How to Leave Iraq — Intact

As a brigade commander in Baghdad in 2003, I befriended a resident, Adnan Abdul Sahib, who went on to serve two terms as the head of the city advisory council. In 2007, however, sectarian violence forced his family from their home in central Baghdad, and they fled the country. Last month I talked with Adnan in Colorado, where he and his family are now refugees. “The fatal mistake the United States made in Iraq,” he told me, “was to empower extreme sectarian political parties. It’s time to give the moderates a voice.”

Barack Obama has the opportunity to recast American policy toward Iraq in a meaningful way, by providing much-needed support to its political center. His administration should view the new status of forces agreement between Washington and Baghdad as a means to shape the withdrawal of our combat forces while maintaining enough leverage to guide Iraq toward a more stable future.

The assumption behind the recently concluded military surge was that substantial reductions in ethnic and sectarian violence would lead to progress on political reconciliation. The security situation has improved remarkably, and while political compromise has not followed as swiftly as we hoped, there has been some progress, especially in terms of clarifying the roles and powers of each of the country’s 18 provinces and paving the way for provincial elections early next year.

The key now is to sustain the momentum toward reconciliation, even while combat forces are withdrawn — a delicate balancing act. Although insurgent attacks have been appreciably reduced and Al Qaeda in Iraq is devastated, considerable distrust remains among various ethnic factions and religious sects and within the Iraqi government. As honest brokers, American forces keep the peace in key areas. Yet it is possible that we can complete their departure over three years, as envisioned in the status of forces agreement, assuming that the Iraqi Army has matured enough to take on added responsibilities.

Up to four brigades and their associated support — 20,000 to 25,000 troops — could be withdrawn in 2009, which would provide reinforcements for the war in Afghanistan. Withdrawals should then accelerate, as the division of power and resources is cemented locally across Iraq, with half the remaining combat forces and their associated support withdrawn in each of the following two years. By the end of 2011 — subject to Iraqi concurrence, of course — some 20,000 to 40,000 troops would remain for an extended period. These would be mainly military advisers, counterterrorist units, combat aircraft crews and support, and intelligence and logistical personnel.

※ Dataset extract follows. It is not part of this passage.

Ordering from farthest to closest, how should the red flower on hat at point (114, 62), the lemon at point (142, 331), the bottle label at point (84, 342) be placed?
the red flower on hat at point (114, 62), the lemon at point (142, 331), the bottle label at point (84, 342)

Much of the stability in Iraq stems from a patchwork of agreements across the country between local leaders and the American military or the Iraqi government. To make sure that these agreements endure, the Iraqi government needs to prove to its people that it represents their interests in these ways: by ensuring adequate representation in political life of all sects and ethnicities in the political life; by incorporating a significant number of the Sons of Iraq (Sunnis who have supported the counterinsurgency) into the police forces and other government jobs; by providing tangible incentives for the return of Iraqi refugees from abroad; and by equitably distributing government funds and services to all areas of Iraq.

In this light, the provincial and national elections next year are crucial to the way ahead. That Sunni Arabs and several nonsectarian parties have decided to take part promises a more broadly representative and legitimate government. It is in the interest of both Iraq and the United States to see these elections held in a free, fair and transparent manner.

Even as we pull troops out, the United States is not without significant leverage. We provide the Iraqi armed forces needed assets, from intelligence and logistics to air support and advisers; our civilian advisers are helping to improve the efficiency of the Iraqi government; our global diplomatic leverage can help Iraq in a number of ways; and Washington can encourage business investment in Iraq, particularly in its dilapidated oil industry.

To nudge the Iraqi government in the right direction, the new administration must let it know, quietly but firmly, that the blank check given by the Bush administration is no longer in force. It should make clear that we, too, want to see the expeditious withdrawal of American combat forces, but only in a manner that ensures Iraq will not again dissolve into chaos and civil war. Long-term American diplomatic, economic and military support should be contingent on a comprehensive political solution with a fair division of power. The alternative — a sectarian Shiite government that marginalizes other sects and ethnicities and is perhaps aligned with Iran as well — is unacceptable.

Peter Mansoor, a professor of military history at Ohio State University and the author of Baghdad at Sunrise: A Brigade Commander’s War in Iraq. From February 2007 to May 2008, he was the executive officer to Gen. David Petraeus, the top American commander in Iraq.